Le droit d’asile est apparu dans notre ordonnancement juridique avant tout comme un devoir, celui d’accueillir des personnes persécutées ou menacées dans leur pays pour leurs idées considérées comme un délit d’opinion. Là où la liberté d’expression, l’aspiration à plus de démocratie ont fait l’objet de menaces répressives par les gouvernements en place, notre pays en réponse a toujours mis en avant son  histoire, celle qui en fait le pays des droits de l’Homme. Ainsi fut reconnu le droit d’asile.

Par ailleurs, l’existence de migrations  de masse a toujours constitué une autre réalité, que notre pays a connue lors de sa reconstruction après le conflit mondial de 39 – 45 ou après la guerre d’Algérie, pour ne citer que des exemples contemporains.

Le phénomène prend désormais une nouvelle tournure sous l’effet conjugué de la misère persistante dans certains États, de leur déstabilisation par des régimes corrompus ou par l’apparition de mouvements terroristes, conséquences de la déstabilisation de ces États.

La notion de flux migratoires est en passe de supplanter le terme même d’immigration. Et c’est là qu’apparaît le danger introduit par la confusion du sens des mots.

Les opinions publiques européennes, et la France en particulier, prennent de plus en plus conscience que l’arrivée en nombre de migrants sur les côtes continentales ne constitue pas un phénomène passager lié à des facteurs géopolitiques conjoncturels (les révolutions arabes), mais bien une donnée structurelle amenée à durer dans le temps et à devenir récurrente.

Comment répondre à cette nouvelle donne ?

Alors que l’Allemagne qui a accueilli 1,2 millions de demandes d’asile en 2015 et 2016 a réussi à mettre la plupart de ces migrants à l’abri, la France qui en a recensés moins de 200 000 en deux ans n’y parvient pas !

De plus l’instruction des demandes d’asile est aujourd’hui  bien trop longue  (14 mois), malgré la loi de mars 2016 votée pour améliorer la situation.

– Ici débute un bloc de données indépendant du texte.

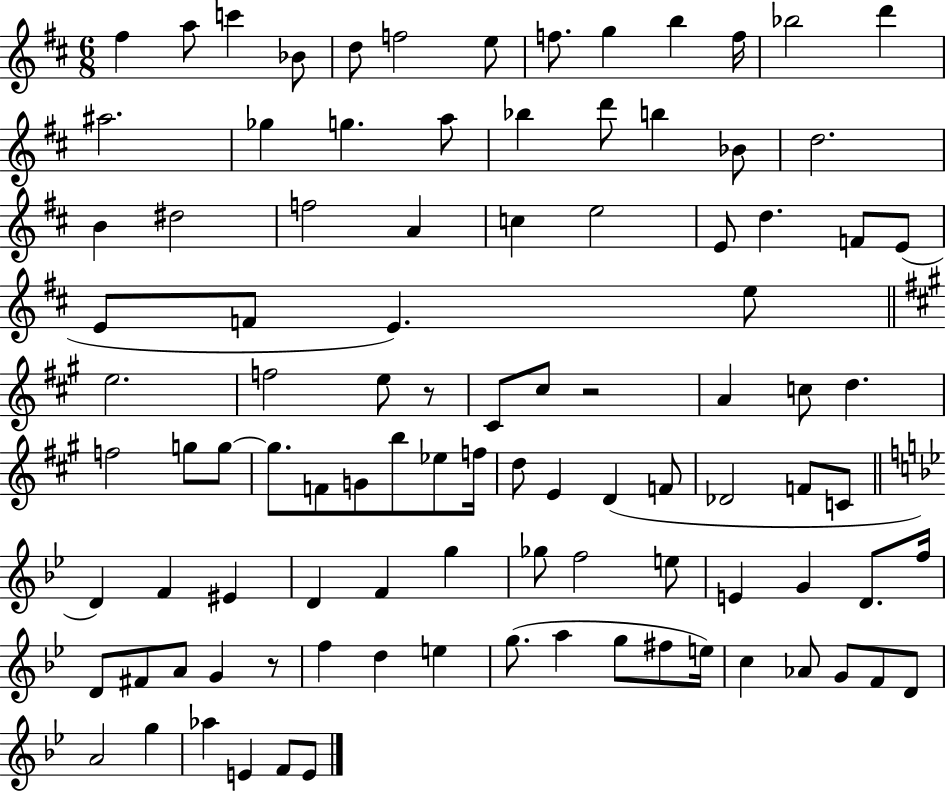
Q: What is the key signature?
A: D major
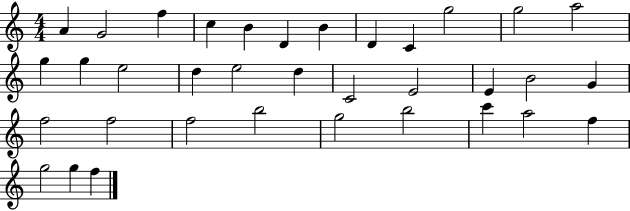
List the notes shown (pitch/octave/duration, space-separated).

A4/q G4/h F5/q C5/q B4/q D4/q B4/q D4/q C4/q G5/h G5/h A5/h G5/q G5/q E5/h D5/q E5/h D5/q C4/h E4/h E4/q B4/h G4/q F5/h F5/h F5/h B5/h G5/h B5/h C6/q A5/h F5/q G5/h G5/q F5/q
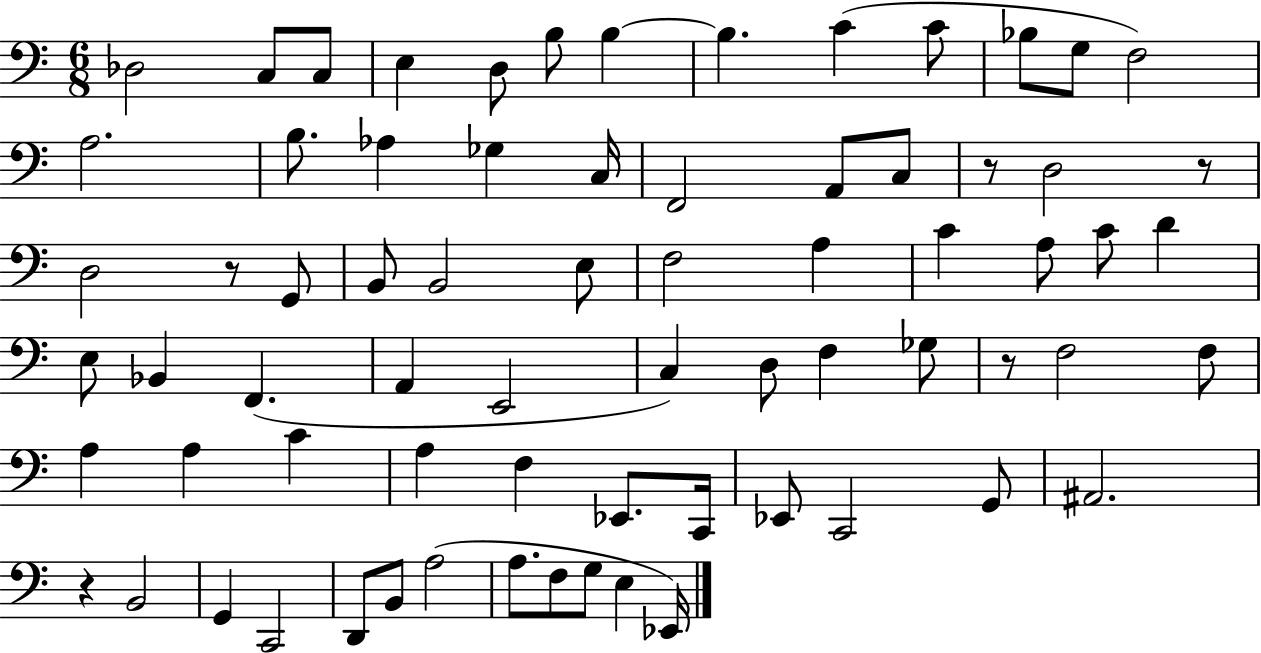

Le Gouvernement entend ramener ce délai à six mois, ce qui suppose d’expertiser toutes les dimensions de ce sujet : accueil, intégration, éloignement, instruction des demandes d’asile, procédure administrative, respect des personnes, … avant même que de légiférer à nouveau.

C’est tout le sens de la mission d’évaluation que je conduis actuellement avec mon collègue Guillaume Larrivé, Député de l’Yonne. Elle nous conduit à auditionner  toutes les parties prenantes : magistrats administratifs et judiciaires, associations de soutien aux réfugiés tels la Cimade ou le Forum réfugiés, préfectures, police aux frontières, Office français pour l’immigration, OFPRA … Elle nous amène aussi à visiter les centres de rétention administrative,  comme à  Lyon récemment.

C’est dans ce cadre que je serai avec la mission, à Poitiers le 13 décembre, pour échanger avec les acteurs concernés : Préfecture, magistrats, avocats, associations comme Le Toit  du monde, conseil départemental…

Nous avons le devoir de nous interroger et d’agir. La France n’est pas à la hauteur de son passé, ni de son honneur dans le traitement actuel d’une crise qui n’est pas passagère, mais bien récurrente. Il ne s’agit pas d’ouvrir les frontières à tous les vents, il s’agit simplement que notre pays prenne sa juste part dans le traitement de cette tragédie des réfugiés, comme hier nous le faisions dans la tragédie de l’asile.